Se há um atavismo entranhado de dizer mal, lamuriando corrosivamente, acerca dos que fazem, até pelo potencial de fazerem bem e terem sucesso, também coexiste uma outra tendência doentia para a defesa obsessiva, mas posterior, dos caídos em desgraça. Que, muitas vezes, caíram por míngua de quem lhes segurasse o braço, ou lhes ensinasse a mudança de rumo, quando do caminho para a queda.

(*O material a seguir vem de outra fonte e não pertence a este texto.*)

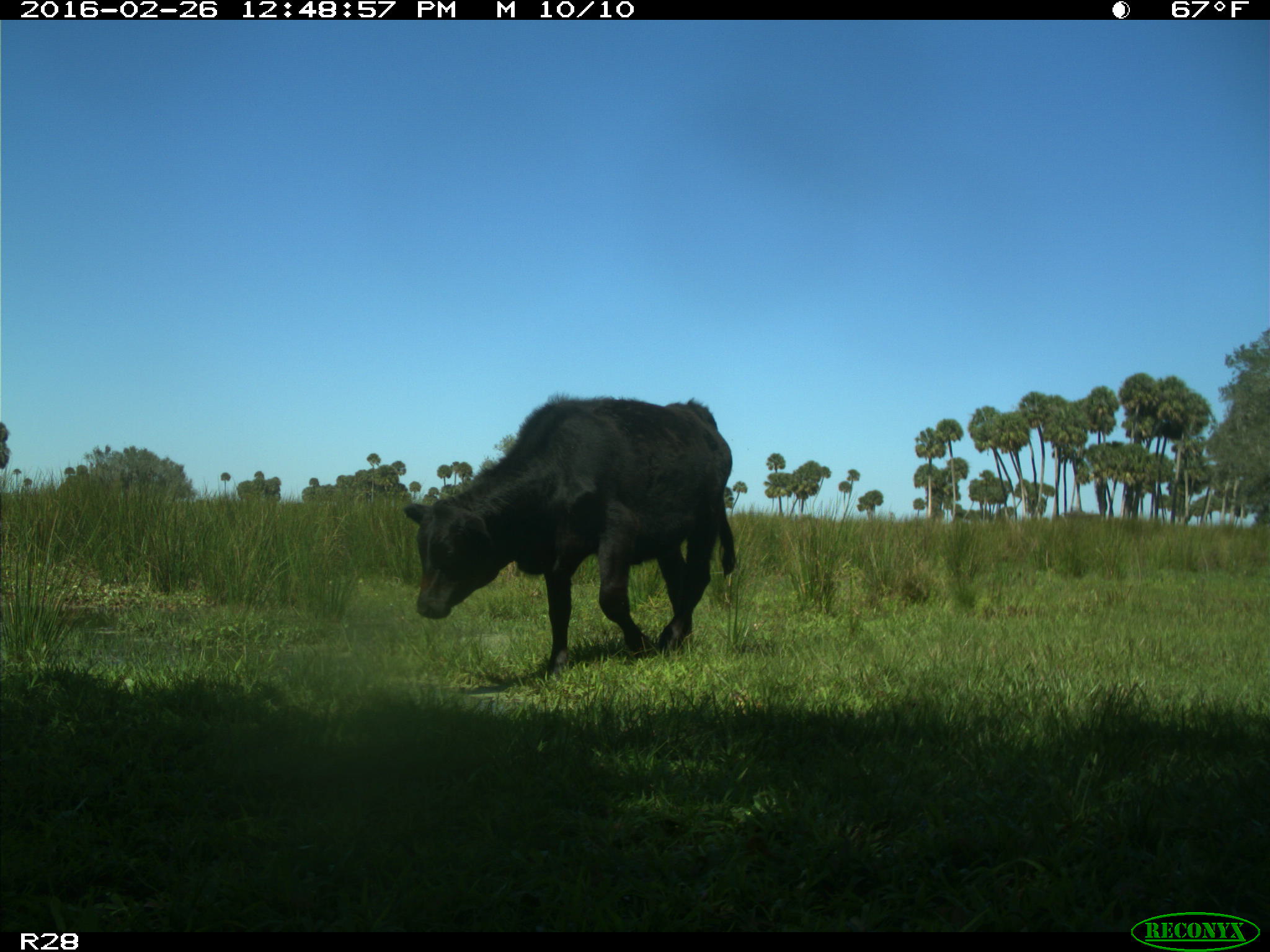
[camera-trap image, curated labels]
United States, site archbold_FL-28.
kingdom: Animalia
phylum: Chordata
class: Mammalia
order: Artiodactyla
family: Bovidae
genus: Bos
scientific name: Bos taurus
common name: domestic cow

Correia de Campos foi um ministro que reformou mal. Tão mal que tornou irrelevantes eventuais bondades inscritas nas suas reformas. Neste sentido, em termos objectivos, poucos ministros da saúde terão periclitado tanto quanto ele a sobrevivência do Serviço Nacional de Saúde entendido como esteio de retribuição solidária aos cidadãos, quando em crise de fragilidade (no caso, por doença), do cumprimento dos deveres de apoio do Estado. Ao fragilizar em largas franjas da população o sentido de protecção pública no domínio das suas debilidades maiores, a prática de Correia de Campos levou ao enfraquecimento do laço político concreto que liga os cidadãos à democracia: a sensação de que o Estado serve, existindo para servir. E, ao contrário, o que o ex-ministro fez foi difundir uma sensação de distância, por abandono, da parte no Estado, atingindo-se a beira de um estado de escândalo público e que foi lautamente aproveitado por inevitáveis demagogias oposicionistas, até atingir o ponto de não retorno da respeitabilidade reformadora, situação esta que, in extremis, Sócrates pretendeu evitar.

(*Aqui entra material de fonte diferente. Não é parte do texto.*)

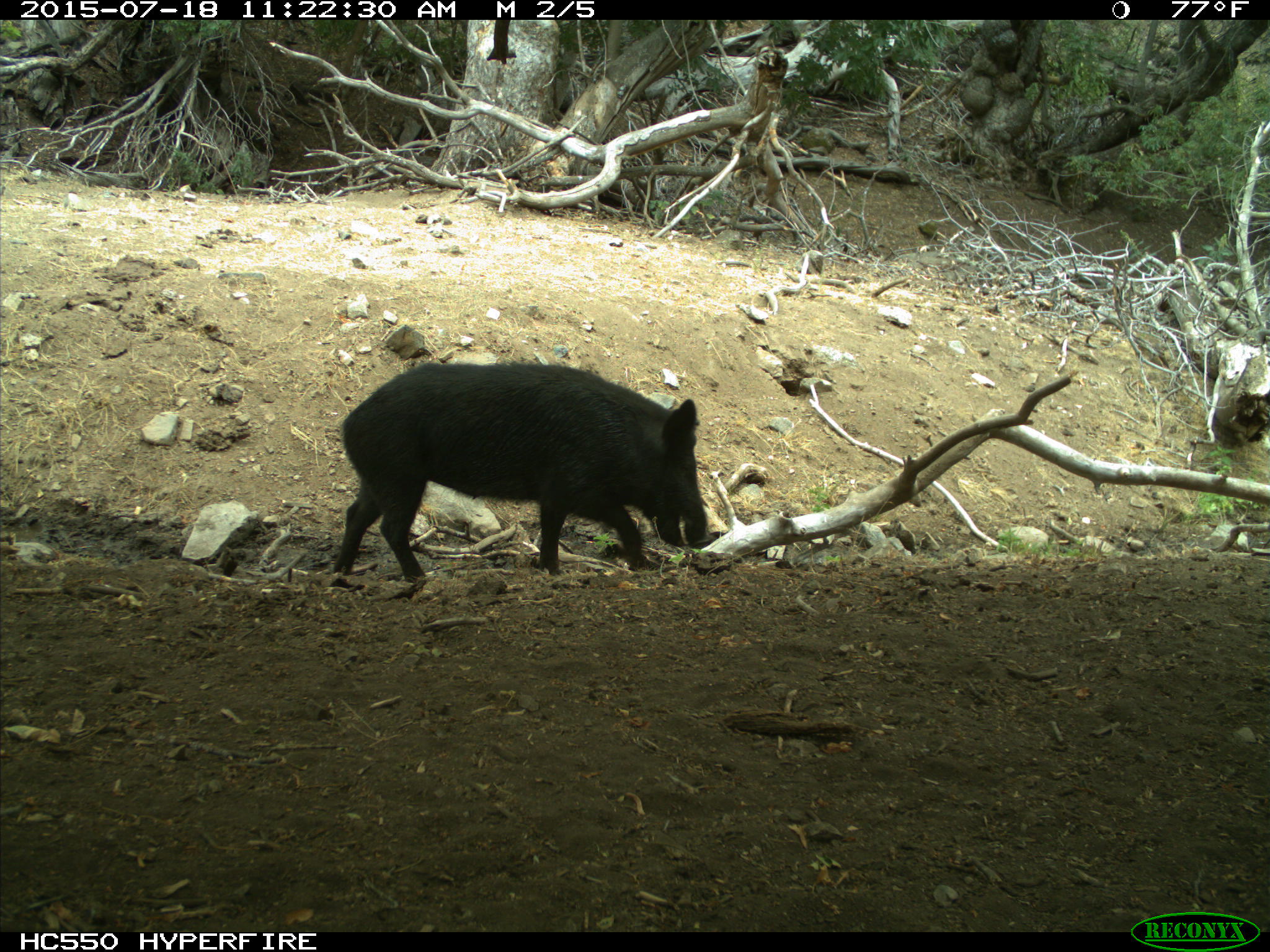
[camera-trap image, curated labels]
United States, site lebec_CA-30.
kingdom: Animalia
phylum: Chordata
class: Mammalia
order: Artiodactyla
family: Suidae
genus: Sus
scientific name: Sus scrofa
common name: wild boar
Sus scrofa (wild boar).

Curiosamente, vozes não ouvidas em defesa de Correia de Campos e das suas reformas, quando delas precisava para se sustentar no poder, ouvem-se agora. E em clamor, numa espécie de hino a defuntos (o ministro e as reformas). Como se a queda de Correia de Campos tivesse arrastado para a valeta não só o sentido reformador como o próprio SNS.O que para Sócrates é um péssimo sinal, enquanto demonstração do poder de adição autofágica de parte importante dos que o apoiam (ou apoiaram), porque não só tacitamente reprovam o acto político da substituição do ministro como constituem um vazio de apoio a Ana Jorge para corrigir o que, desastradamente, se atamancou. Sem importar que, ao dar-se o SNS como moribundo, numa idolatria fulanizadora da capacidade de o reformar, se esteja a prestar o maior de todos os serviços antecipadores aos que esperam a hora de lhe fazerem o funeral.

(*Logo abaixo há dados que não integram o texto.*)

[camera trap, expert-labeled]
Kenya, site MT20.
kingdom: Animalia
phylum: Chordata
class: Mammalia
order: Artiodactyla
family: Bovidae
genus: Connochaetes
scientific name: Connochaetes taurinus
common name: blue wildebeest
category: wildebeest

No fundo, o comportamento dos públicos que são clientes políticos (interessados ou desinteressados) do PS e do governo, neste caso de substituição de Correia de Campos, são uma medida do resultado da desertificação de ideias e de debate que o PS e o governo de Sócrates consolidaram na paisagem política e partidária. Enquanto sustentação de exercício de poder, quis-se uma base de apoio sem massa crítica que incomodasse o rumo e distraisse o leme, género “maioria silenciosa”, concentrando o activismo na inspiração e na energia inesgotável do timoneiro, gerando-se uma cultura situacionista. O que só funciona quando o comandante e a marinhagem estão em maré de entusiasmo e com velas manobráveis a bons ventos. Depois, perversamente, quando um movimento brusco de leme tenta endireitar a rota, os passageiros de mar chão, os situacionistas, são os primeiros a empunharem o balde de cal e abrirem a cova para o enterro anunciado das reformas, dando corpo a uma nova oposição, a do desencanto, que é a mais corrosiva. Sócrates que se cuide agora dos situacionistas irritados, os que se esqueceram de aconselhar bem Correia de Campo (evidenciando-lhe as asneiras, principal dever de amigos e apoiantes) e que agora falham no apoio que Ana Jorge bem necessita para endireitar o barco.